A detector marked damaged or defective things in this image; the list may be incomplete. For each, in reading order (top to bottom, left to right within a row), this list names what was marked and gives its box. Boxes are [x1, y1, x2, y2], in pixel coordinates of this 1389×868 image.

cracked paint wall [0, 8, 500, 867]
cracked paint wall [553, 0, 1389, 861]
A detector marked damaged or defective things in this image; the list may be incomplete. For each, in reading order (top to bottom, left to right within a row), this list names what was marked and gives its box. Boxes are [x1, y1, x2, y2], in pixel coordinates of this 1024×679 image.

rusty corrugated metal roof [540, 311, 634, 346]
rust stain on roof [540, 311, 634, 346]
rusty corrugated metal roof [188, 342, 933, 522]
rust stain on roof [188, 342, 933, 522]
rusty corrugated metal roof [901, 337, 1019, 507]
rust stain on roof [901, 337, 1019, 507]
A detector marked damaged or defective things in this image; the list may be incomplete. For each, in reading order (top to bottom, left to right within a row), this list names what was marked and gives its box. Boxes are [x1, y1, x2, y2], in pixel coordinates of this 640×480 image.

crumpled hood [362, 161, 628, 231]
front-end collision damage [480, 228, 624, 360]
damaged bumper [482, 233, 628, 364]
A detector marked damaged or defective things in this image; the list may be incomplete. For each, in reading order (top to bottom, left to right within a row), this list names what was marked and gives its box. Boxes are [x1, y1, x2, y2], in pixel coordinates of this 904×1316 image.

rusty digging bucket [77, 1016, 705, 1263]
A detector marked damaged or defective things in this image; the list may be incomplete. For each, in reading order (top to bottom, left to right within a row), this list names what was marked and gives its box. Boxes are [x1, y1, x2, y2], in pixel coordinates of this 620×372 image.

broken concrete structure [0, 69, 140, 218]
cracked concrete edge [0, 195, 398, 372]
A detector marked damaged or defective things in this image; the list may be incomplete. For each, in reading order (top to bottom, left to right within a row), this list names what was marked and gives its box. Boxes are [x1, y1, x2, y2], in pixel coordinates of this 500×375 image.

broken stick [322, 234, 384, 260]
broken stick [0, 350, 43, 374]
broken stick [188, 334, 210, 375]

_ _ _

Aim: Copy each item above verbatim, keeping every line in its original order.

Answer below:
A detector marked damaged or defective things in this image; the list may be incomplete. For each, in reading order (top to bottom, left to right within a row), this list names what was marked and gives its box. Boxes are [x1, y1, x2, y2], in pixel coordinates of this 1389×868 image.

cracked paint wall [0, 8, 500, 867]
cracked paint wall [553, 0, 1389, 861]
A detector marked damaged or defective things in this image; the list may be incomplete. For each, in reading order (top to bottom, left to right within a row), this list names what was marked and gives its box. Boxes are [x1, y1, x2, y2], in pixel coordinates of this 1024×679 image.

rusty corrugated metal roof [540, 311, 634, 346]
rust stain on roof [540, 311, 634, 346]
rusty corrugated metal roof [188, 342, 933, 522]
rust stain on roof [188, 342, 933, 522]
rusty corrugated metal roof [901, 337, 1019, 507]
rust stain on roof [901, 337, 1019, 507]
A detector marked damaged or defective things in this image; the list may be incomplete. For each, in reading order (top to bottom, left to right within a row), this list names what was marked and gives its box. Boxes are [x1, y1, x2, y2], in pixel coordinates of this 640×480 image.

crumpled hood [362, 161, 628, 231]
front-end collision damage [480, 228, 624, 360]
damaged bumper [482, 233, 628, 364]
A detector marked damaged or defective things in this image; the list may be incomplete. For each, in reading order (top to bottom, left to right within a row), this list names what was marked and gives its box. Boxes are [x1, y1, x2, y2], in pixel coordinates of this 904×1316 image.

rusty digging bucket [77, 1016, 705, 1263]
A detector marked damaged or defective things in this image; the list may be incomplete. For each, in reading order (top to bottom, left to right within a row), this list names what was marked and gives its box. Boxes are [x1, y1, x2, y2], in pixel coordinates of this 620×372 image.

broken concrete structure [0, 69, 140, 218]
cracked concrete edge [0, 195, 398, 372]
A detector marked damaged or defective things in this image; the list may be incomplete. For each, in reading order (top to bottom, left to right within a row), this list names what was marked and gives its box. Boxes are [x1, y1, x2, y2], in pixel coordinates of this 500×375 image.

broken stick [322, 234, 384, 260]
broken stick [0, 350, 43, 374]
broken stick [188, 334, 210, 375]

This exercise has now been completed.